Essentielle pour le partenariat avec le plus important allié du Canada, les États-Unis, une flotte moderne de chasseurs est également essentielle pour défendre le Canada et la souveraineté du Canada.

La flotte actuelle du Canada a plus de 30 ans et seuls 77 CF-18 sur 138 sont encore en service. L’Aviation royale canadienne doit donc composer avec un écart de capacité.

Conformément à l’engagement du Canada pris dans le cadre du NORAD et de l’OTAN, le pays à l’obligation de maintenir un certain nombre de chasseurs prêts à l’action en tout temps. Or, le nombre de chasseurs prêts à l’emploi ne permet pas de respecter à la fois nos obligations à l’égard du NORAD et de l’OTAN.

Harjit Sajjan, ministre de la Défense, estime que «la flotte provisoire est la solution la plus efficace pour garantir que le Canada reste un allié crédible et fiable».

«Face à un environnement de sécurité global de plus en plus contesté, où l’agilité militaire, l’avancement technologique, la flexibilité et la résilience sont essentiels, l’Aviation Royale Canadienne pourra atténuer les risques, tout d’abord grâce à la mise en place d’une flotte intérimaire, puis au moyen d’une flotte permanente. Ainsi, les Forces armées canadiennes disposeront d’un avantage opérationnel dans le domaine aérospatial qui leur permettront de défendre le Canada, de contribuer à l’OTAN, à une coalition ou à une mission de paix éventuelle», a déclaré pour sa part le général Jonathan Vance, chef d’état-major de la Défense.

Durant l’été 2016, le gouvernement a consulté l’industrie et les gouvernements des pays alliés et partenaires afin d’obtenir de l’information à jour sur le calendrier, les capacités actuelles, les coûts et les retombées économiques associés au chasseur potentiel.

Le Canada continuera de participer au Programme de l’avion de combat interarmées au moins jusqu’à l’attribution d’un contrat pour la future flotte permanente.

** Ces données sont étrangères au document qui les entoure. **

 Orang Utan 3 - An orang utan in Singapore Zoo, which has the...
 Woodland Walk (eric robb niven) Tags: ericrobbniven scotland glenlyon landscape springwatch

Cela permettra au Canada de maximiser les avantages du partenariat, y compris maintenir l’accès aux retombées industrielles du F-35, et lui procure l’option d’acquérir le chasseur dans le cadre du programme, si le F-35 devait remporter l’appel d’offres pour la future flotte permanente.

Le remplacement des CF-18 est une occasion en or pour l’industrie aérospatiale et l’industrie de la défense qui ne se présente qu’une fois par génération. Le gouvernement maximisera les retombées économiques pour créer des emplois pour la classe moyenne et soutenir l’innovation au Canada.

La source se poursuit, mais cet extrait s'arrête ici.